■ **GOAL OF THE EXERCISE**
Write the entries out again exactly; any picture among them gets left out.

■ **Stored items from a collection**
========================

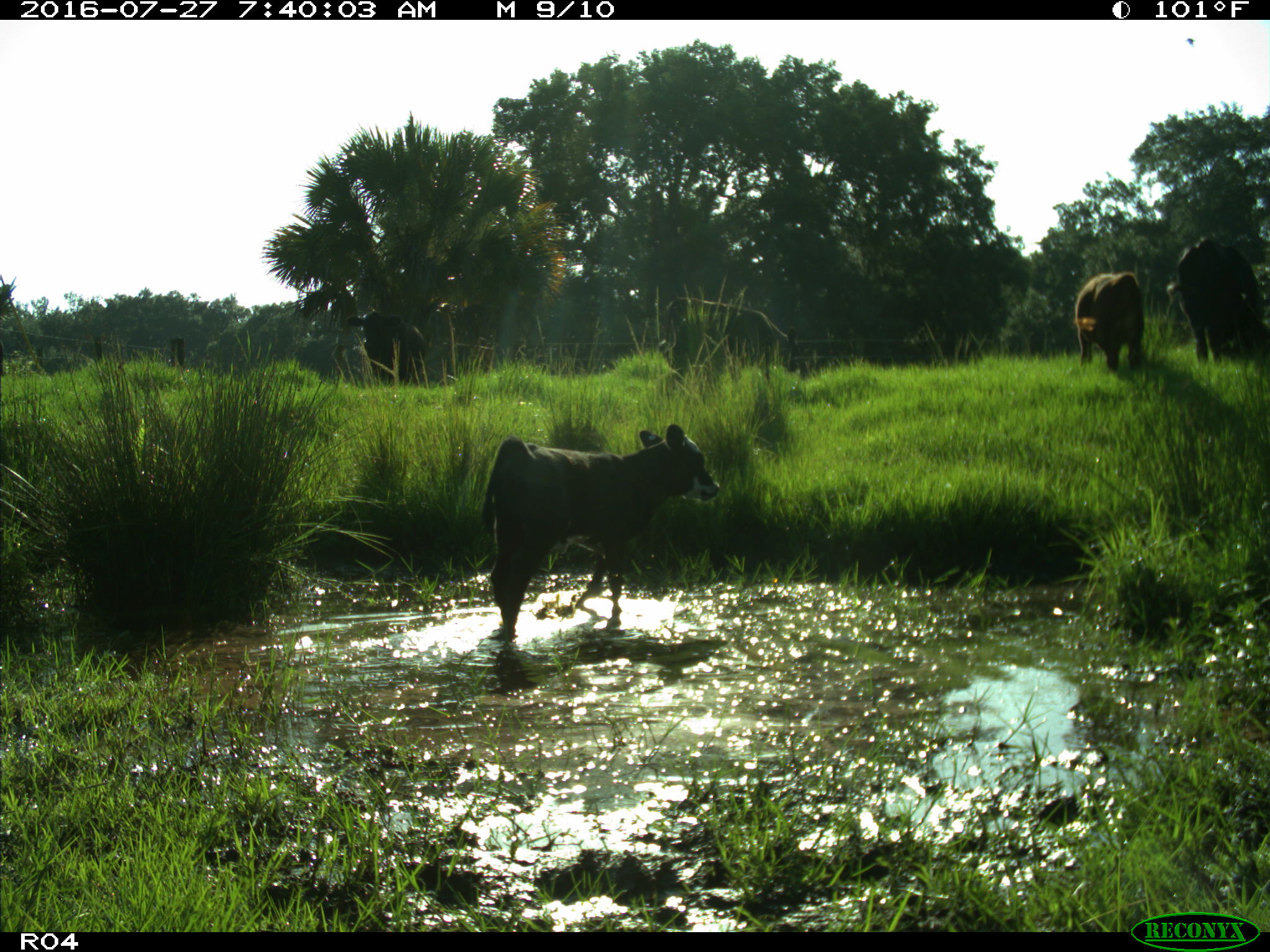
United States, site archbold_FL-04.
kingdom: Animalia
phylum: Chordata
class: Mammalia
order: Artiodactyla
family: Bovidae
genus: Bos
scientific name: Bos taurus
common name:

========================

■ **ANSWER SPACE**
United States, site archbold_FL-04.
kingdom: Animalia
phylum: Chordata
class: Mammalia
order: Artiodactyla
family: Bovidae
genus: Bos
scientific name: Bos taurus
common name:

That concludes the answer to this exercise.